Another strength of the drama is its structure. Circle runs on 2 separate timelines that at first feel disconnected, almost like parallel stories. But as the episodes unfold, threads from the past and future start weaving together, with the bond between the twins serving as the emotional bridge that connects them. The connections grow clearer until they converge in a way that feels both logical and satisfying. It's a storytelling choice that not only heightens the mystery but also makes the eventual payoffs hit harder.

The fundamentals of the show are handled well: the what, who, where, when, and why are clear, and the twists feel like natural outcomes of character traits rather than cheap surprises. Where Circle falters is not in pacing or depth, but in narrative stitching. Again, the emotional beats breathe, the stakes feel urgent, and the questions are answered, but the connective mechanics are often choppy. Key events unfold through abrupt flashbacks as if they were patched in during post production, and sometimes the way characters get from point A to point B stretches believability. The "how" of the story occasionally shows the seam, even as the "why" remains compelling.

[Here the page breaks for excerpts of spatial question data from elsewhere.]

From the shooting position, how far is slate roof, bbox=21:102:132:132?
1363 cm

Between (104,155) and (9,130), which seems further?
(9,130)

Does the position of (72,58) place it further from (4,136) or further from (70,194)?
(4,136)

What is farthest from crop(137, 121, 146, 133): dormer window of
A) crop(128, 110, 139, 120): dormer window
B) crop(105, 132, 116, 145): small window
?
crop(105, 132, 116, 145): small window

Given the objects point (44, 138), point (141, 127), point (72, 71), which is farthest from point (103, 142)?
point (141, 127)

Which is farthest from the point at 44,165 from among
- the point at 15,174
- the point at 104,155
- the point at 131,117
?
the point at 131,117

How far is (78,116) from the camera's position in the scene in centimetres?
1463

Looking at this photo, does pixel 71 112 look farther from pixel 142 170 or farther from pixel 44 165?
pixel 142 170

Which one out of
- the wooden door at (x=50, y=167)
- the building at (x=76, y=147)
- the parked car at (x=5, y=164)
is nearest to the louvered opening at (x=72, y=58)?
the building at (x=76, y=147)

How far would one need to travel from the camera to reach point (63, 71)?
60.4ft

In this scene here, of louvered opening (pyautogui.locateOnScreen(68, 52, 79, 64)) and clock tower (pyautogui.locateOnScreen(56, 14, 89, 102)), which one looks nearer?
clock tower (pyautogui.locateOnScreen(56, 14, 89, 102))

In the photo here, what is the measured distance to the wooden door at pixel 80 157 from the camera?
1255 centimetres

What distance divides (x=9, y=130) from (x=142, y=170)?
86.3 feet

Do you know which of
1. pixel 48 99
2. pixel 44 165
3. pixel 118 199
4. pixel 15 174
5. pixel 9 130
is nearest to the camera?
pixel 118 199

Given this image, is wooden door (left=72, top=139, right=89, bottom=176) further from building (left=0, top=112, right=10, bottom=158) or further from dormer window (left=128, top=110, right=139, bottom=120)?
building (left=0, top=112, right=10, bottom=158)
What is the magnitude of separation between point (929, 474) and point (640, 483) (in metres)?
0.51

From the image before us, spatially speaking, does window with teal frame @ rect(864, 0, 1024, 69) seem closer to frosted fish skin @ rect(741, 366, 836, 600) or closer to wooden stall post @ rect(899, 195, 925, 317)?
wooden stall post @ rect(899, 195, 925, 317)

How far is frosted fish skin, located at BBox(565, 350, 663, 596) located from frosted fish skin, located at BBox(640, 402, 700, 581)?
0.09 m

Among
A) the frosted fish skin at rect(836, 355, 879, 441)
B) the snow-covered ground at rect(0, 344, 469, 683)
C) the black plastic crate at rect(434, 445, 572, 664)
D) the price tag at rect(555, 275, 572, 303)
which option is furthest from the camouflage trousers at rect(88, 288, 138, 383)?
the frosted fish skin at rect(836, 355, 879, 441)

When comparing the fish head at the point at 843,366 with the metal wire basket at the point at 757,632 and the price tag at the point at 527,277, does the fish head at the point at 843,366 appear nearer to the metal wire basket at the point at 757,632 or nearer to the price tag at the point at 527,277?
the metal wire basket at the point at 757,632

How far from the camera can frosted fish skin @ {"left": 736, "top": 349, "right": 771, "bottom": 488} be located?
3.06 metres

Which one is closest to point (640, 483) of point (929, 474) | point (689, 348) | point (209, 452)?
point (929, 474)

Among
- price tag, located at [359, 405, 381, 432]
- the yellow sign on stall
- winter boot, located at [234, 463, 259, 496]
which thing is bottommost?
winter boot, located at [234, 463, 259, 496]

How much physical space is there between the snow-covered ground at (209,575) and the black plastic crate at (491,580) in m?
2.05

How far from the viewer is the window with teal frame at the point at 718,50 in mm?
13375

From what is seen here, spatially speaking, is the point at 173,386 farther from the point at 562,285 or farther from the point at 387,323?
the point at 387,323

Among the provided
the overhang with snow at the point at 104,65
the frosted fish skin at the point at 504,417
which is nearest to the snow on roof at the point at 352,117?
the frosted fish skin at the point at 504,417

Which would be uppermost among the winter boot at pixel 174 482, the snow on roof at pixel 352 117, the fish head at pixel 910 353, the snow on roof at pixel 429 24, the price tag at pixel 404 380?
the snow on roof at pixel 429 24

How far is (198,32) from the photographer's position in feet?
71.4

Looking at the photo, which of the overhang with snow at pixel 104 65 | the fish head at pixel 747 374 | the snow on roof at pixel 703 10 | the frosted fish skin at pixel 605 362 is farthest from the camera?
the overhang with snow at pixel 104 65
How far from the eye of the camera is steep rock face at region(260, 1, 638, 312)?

What helps smooth those seams is the acting. Yeo Jin Goo anchors the story, Kim Kang Woo adds a layer of grit and intensity, and Gong Seung Yeon carries the emotions naturally without overshadowing the scene. Lee Gi Kwang is fine in parts, though sometimes you can see the effort behind the emotion. Still, the cast does its job, and the side characters add enough humor and humanity to balance the heavy themes.

In the end, Circle is ambitious, emotional, and thought-provoking, though rough around the edges. It's a soft sci-fi at heart, dressed in classic K-drama tropes: flashbacks, cliffhangers, bromance, hints of romance, and the legendary longing gazes backed by an OST swelling as if the fate of humanity depended on it. If Black Mirror is the brooding cousin who ruins Christmas by asking questions that trigger existential dread, Circle is the Seoul cousin who asks the same ones but insists on answering with cliffhangers, tears, and eyes that carry the weight of the moment rather than plunging you into existential dread.